Most readers of this blog are aware of the volatile changes in home run hitting during the Statcast era between 2015 and 2021. From 2015 to 2017, there was a big increase in the home run total from 4909 to 6105, followed by a decrease to 5585 home runs in the 2018 season. Then we saw a big increase in the home total to 6776 in the 2019 season, and a decrease in home runs to 5944 in the 2021 season.
Although the changes in home run totals are clear, the reasons for the change are not as clear. There has been a substantive change in the hitting behavior of players — players are hitting the ball harder at “home run friendly” launch angles between 20 and 40 degrees. Also there have been changes to the composition of the ball which affect its tendency to carry through the air, or more formally its drag coefficient.
In this blog post, we focus on ball behavior and explore the changes in in-play home run rates between two seasons for specific regions of launch variables. It is challenging to summarize these rate changes if one looks at changes in home run percentages. We demonstrate that we can gain a better understanding of these rate changes by reexpressing the percentages to logits. By summarizing these season to season rate changes by use of logits, we learn about the changes in the carrying properties of the baseball through the Statcast era.
Home Run Fractions for 2019 and 2021
The Statcast dataset contains the launch speed and launch angle for all batted balls in the 2019 and 2021 seasons with an indicator variable saying if a home run was hit or not. Suppose we focus on values of the launch angle between 20 and 40 degrees and launch speeds between 95 and 110 mph — most home runs occur for these launch variable values. I divide the (launch speed, launch angle) space into 12 subregions — for each season (2019 and 2021) and each subregion we record the number of batted balls in that subregion and the count of home runs. These values are represented as “home run fractions” in the following display. For example, look at the fraction “712 / 877” in the top-left subregion under 2019. This means that there were 877 batted balls where the launch angle was between 20 and 25 degrees and the launch speed was between 105 and 110 mph. Of these batted balls, 712 were home runs.

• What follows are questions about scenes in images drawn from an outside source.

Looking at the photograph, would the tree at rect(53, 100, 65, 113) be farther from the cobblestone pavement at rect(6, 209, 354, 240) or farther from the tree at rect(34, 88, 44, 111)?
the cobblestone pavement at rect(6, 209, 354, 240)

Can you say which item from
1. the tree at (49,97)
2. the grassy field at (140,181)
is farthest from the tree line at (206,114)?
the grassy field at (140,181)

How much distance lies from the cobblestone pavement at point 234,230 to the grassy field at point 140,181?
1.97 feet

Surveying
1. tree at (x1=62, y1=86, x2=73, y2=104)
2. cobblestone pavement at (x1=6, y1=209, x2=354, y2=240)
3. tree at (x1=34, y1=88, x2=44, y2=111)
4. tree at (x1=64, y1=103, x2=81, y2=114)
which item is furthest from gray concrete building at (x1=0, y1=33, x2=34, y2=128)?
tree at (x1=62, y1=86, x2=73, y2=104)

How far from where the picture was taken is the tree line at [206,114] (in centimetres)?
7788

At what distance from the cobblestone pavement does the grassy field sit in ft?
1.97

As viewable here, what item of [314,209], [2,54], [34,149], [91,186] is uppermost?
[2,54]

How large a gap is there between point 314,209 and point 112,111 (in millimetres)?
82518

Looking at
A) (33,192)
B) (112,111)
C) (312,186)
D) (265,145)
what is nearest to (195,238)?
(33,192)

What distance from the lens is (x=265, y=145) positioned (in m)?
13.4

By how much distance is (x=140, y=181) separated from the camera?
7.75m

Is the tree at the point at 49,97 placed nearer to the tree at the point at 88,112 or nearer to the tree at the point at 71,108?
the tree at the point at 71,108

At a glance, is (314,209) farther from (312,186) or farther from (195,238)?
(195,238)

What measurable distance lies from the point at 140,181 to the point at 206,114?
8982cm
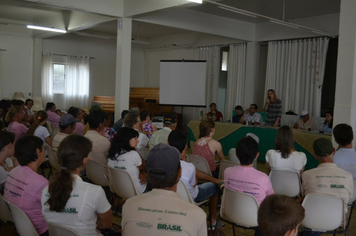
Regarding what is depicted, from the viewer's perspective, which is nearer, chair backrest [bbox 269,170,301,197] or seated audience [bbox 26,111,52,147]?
chair backrest [bbox 269,170,301,197]

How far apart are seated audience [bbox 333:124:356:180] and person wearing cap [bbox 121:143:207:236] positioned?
100 inches

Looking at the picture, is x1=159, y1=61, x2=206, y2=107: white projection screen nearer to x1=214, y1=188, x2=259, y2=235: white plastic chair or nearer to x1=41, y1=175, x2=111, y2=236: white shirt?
x1=214, y1=188, x2=259, y2=235: white plastic chair

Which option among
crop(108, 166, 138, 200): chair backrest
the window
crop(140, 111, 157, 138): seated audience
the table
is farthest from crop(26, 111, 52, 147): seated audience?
the window

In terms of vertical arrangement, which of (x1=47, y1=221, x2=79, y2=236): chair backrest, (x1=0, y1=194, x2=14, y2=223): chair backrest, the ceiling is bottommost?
(x1=0, y1=194, x2=14, y2=223): chair backrest

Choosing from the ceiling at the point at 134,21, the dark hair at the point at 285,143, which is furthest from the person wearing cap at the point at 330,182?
the ceiling at the point at 134,21

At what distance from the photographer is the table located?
6.72 metres

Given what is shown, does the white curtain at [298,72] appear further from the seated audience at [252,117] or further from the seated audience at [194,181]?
the seated audience at [194,181]

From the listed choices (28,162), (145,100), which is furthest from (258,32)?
(28,162)

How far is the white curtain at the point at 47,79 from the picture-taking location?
13.2 meters

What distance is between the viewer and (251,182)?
2.78 metres

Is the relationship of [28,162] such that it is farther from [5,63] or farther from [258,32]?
[5,63]

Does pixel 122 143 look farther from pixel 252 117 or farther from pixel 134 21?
pixel 134 21

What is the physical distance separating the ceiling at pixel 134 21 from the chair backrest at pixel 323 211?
502 centimetres

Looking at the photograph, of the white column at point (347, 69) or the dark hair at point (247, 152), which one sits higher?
the white column at point (347, 69)
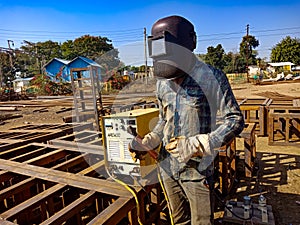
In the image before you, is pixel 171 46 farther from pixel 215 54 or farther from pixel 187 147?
pixel 215 54

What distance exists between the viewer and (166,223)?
107 inches

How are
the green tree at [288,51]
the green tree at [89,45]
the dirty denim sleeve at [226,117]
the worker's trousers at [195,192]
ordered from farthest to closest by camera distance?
1. the green tree at [89,45]
2. the green tree at [288,51]
3. the worker's trousers at [195,192]
4. the dirty denim sleeve at [226,117]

There were 3.7% fewer batted balls in the 2021 season compared to 2019, so one might expect the counts of batted balls (the denominators) in these regions to be smaller in 2021. That is somewhat true in the middle and bottom rows, but the denominators are substantially larger in the top row. That means that batters are hitting more high-velocity balls with these launch angles in the 2021 season.
Now compare the home run counts (the numerators) in the 2019 and 2021 tables. There are significant drops in the 2021 home run counts in the middle and bottom rows, but there are increases in the home run counts in the top row.
Comparing HR Percentages
To compare the carry characteristics of the ball in the two seasons, one can compute home run percentages as shown below. For example, the 81.2 in the upper-left corner indicates that 81.2% of the batted balls hit with launch angles in (20, 25) degrees and exit velocities in (105, 110) mph were home runs. If you look at the percentages for a single season, note that the home run percentages (as expected) increase for larger launch speeds. Also the balls hit between launch angles of 25 and 35 degrees (for a given interval of launch speed) are most likely to be home runs.
To compare the home run percentages for the two seasons, it is natural to look at the difference
HR percentage (2021) – HR percentage (2019)
that are displayed in the following figure.
These differences in percentages are hard to interpret and summarize since they show a lot of variability. For one subregion (second row and first column) there is a decrease in 14.6 percentage points and for the region directly below there is an decrease of 5.4 points. It is hard to compare changes of 14.6 and 5.4 since in the first case, one is comparing two percentages in the 30-45% range, and in the second case, one is comparing two percentages in the 5-11% range. (We will see shortly using our reexpression that the 5.4 percent decrease is more significant in some sense than the 14.6 percent decrease.)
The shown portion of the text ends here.